Johnny: February is the month of tax jokes. One of my friends went to a psychiatrist to get a certificate that he had lost all memory of his last year’s earnings. The doc was ready to certify so, provided he paid a hefty fee. My friend agreed. You know why?
Jinny: Why?
Johnny: He agreed because his tax planner was asking for an even higher fee.
Jinny: I don’t understand why people start pretending about memory loss when it comes to paying taxes. What you pay as taxes ultimately helps you.
Johnny: Really? I never realized that. I just thought paying taxes is one ugly choice that helps you to avoid an uglier consequence. Otherwise, what is the rationale behind asking people to pay taxes?
Jinny: The rationale is very simple. Our government acts like a big daddy in our life. It works to keep our life safe, sound and free from outside disturbances. It builds schools for children and hospitals for sick people. It makes better roads and flyovers to make our travels smooth. It does numerous other things that make our life more comfortable. For doing all this, the big daddy needs money. In fact, all of us need money. In our case, we work first and get paid later. But the big daddy gets paid first and works later. You may ask why that happens. Let the big daddy take rest if he can’t work without money. But look at it in another way. If the big daddy switches off all the traffic lights, you may not be able to reach your place of work. So it is better to pay your money as taxes and let the big daddy do his work. This helps in creating a mutually beneficial relationship between all of us.

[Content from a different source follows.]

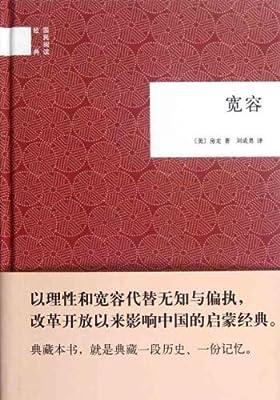 宽容.pdf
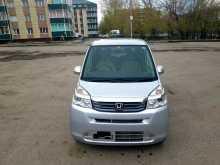 Горно-Алтайск Honda Life 2013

Johnny: The government takes so many different types of taxes—direct, indirect and God knows how many other invisible taxes that we are not even aware of. This makes taxes so confusing.
Jinny: There is nothing to be confused about. Direct taxes are ones which are paid by the taxpayer directly. Personal income tax, which is paid by individuals such as you and me, and corporate income tax paid by firms are examples of direct taxes. Indirect taxes such as customs, excise, sales tax, service tax and value-added tax are paid indirectly. When you purchase a product or avail a service, along with the price, you pay the indirect taxes to your shopkeeper who, in turn, passes it on to the government. Personal income tax is paid only by those who earn more than the taxable limit but indirect taxes are paid by all and sundry. Personal income tax is progressive whereas corporate income tax is proportional and indirect taxes are regressive.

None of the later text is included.